Combining these two cases results in the following recurrence relation for all n > 1 and all k satisfying 1 < k < n:

{n, k} = {n-1, k-1} + k · {n-1, k}

As for a base case, note that {n, 1} = 1 for all n 1 because there is only one way to partition n points into a single cluster. By the same reasoning, {n, n} = 1 for all n 1.

Exercise Break: Find a formula for {n, 2} in terms of n.

The numbers {n, k} are called Stirling numbers of the second kind.

What is the dot product?

Given two vectors a = (a1, …, an) and b = (b1, …, bn), their dot product is defined as the sum of pairwise products of their elements:

a·b = Σni=1 ai·bi = a1 · b1 + a2 · b2 + ... + an · bn

Note that the two occurrences of the "·" symbol in this equation mean different things. On the left side, it represents the dot product of vectors, which we have just defined. On the right side, it indicates a normal product of two numbers ai and bi.

(Coursera Week 2)

We saw that the Lloyd algorithm does not necessarily converge to an optimal solution to the k-Means Clustering Problem. Does the soft k-means clustering algorithm converge to an optimal solution?

No, not necessarily.

Can we use k-means++Initializer for soft k-means clustering?

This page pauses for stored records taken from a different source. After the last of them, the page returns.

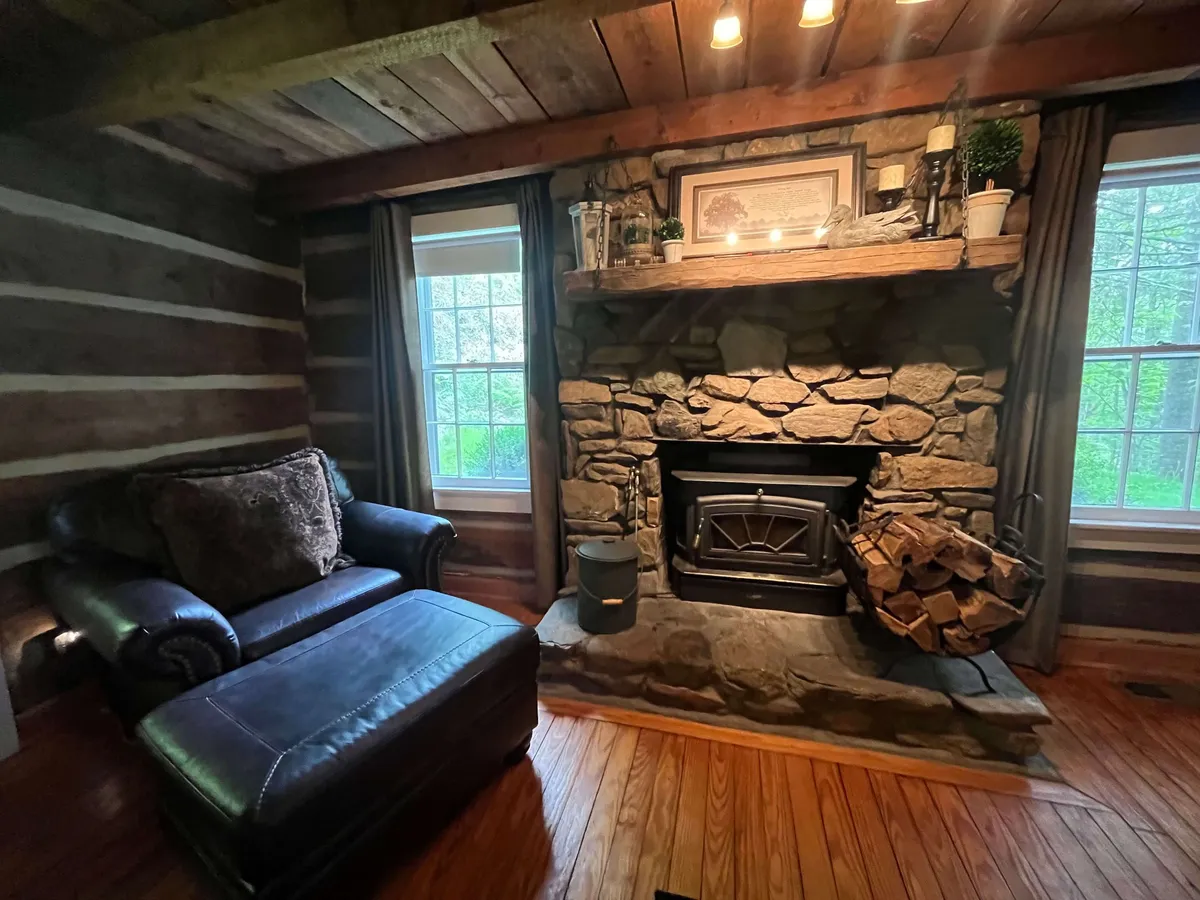 A warmly lit living room featuring a substantial stone fireplace, a leather chair positioned for relaxation, exposed wooden beams overhead, and windows that frame the surrounding woods.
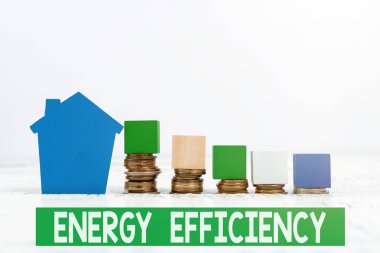 Metin başlığı Enerji Verimliliğini gösteriyor. İnternet Konsepti ürün satışı, Arazi Sahipliği, Yeni Mülk Yatırımı, Satış Sözleşmesi yaratmak için gereken enerji miktarını azaltır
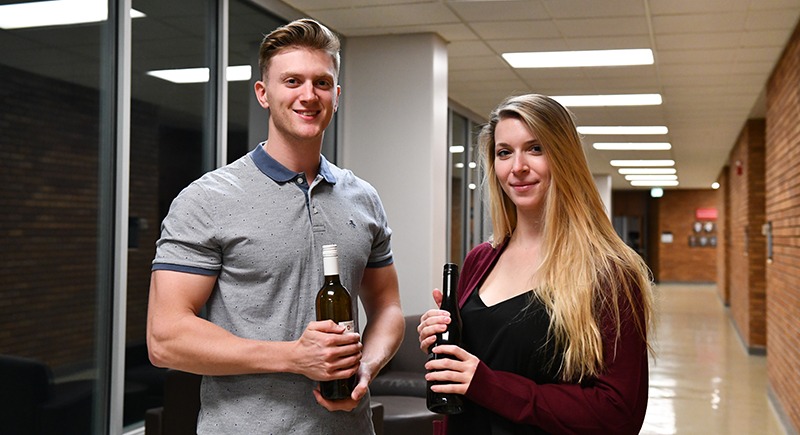 Wine business competition award winners - WSU Tri-Cities students Kyle Brunson and Danae Williams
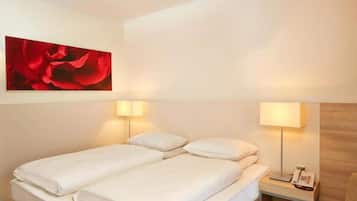 A hotel room with a double bed, two bedside lamps, a wooden nightstand with a phone, and a red flower painting on the wall.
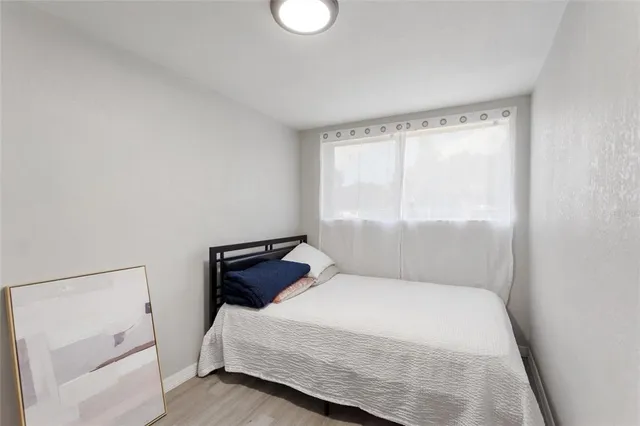 a bedroom with a bed and window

Of course, feel free to implement it! And it will likely improve your results.

How do we determine an appropriate stiffness parameter?

As with many parametrized algorithms, you should experiment with various values (and check which ones makes sense) as there is no golden rule for determining the stiffness parameter.

What is the stopping rule for the EM algorithm?

In theory, the EM algorithm continues until Parameters cease to change. In practice, it is often stopped when the difference between respective values of Parameters in the previous iteration and the current iteration of the algorithm becomes small. Alternatively, the EM algorithm can be run for a fixed number of iterations.

In contrast to hierarchical clustering, the Lloyd algorithm is run for a fixed number of clusters k, and it is not clear how to select k in advance. Why would we ever select the Lloyd algorithm over hierarchical clustering?

Running time is one issue. The Lloyd algorithm requires O(n*k) comparisons, where n is the number of data points and k is the number of centers. In contrast, the hierarchical clustering algorithm requires O(n2) comparisons just to compute the distance matrix.

Also, since the Lloyd algorithm starts with randomly chosen cluster centers, it may yield different clustering results on different runs of the algorithm. Although this lacks consistency, it may have advantages since you can select the best result out of many initializations. With hierarchical clustering, you will obtain the same final tree each time you run the algorithm (up to breaking ties).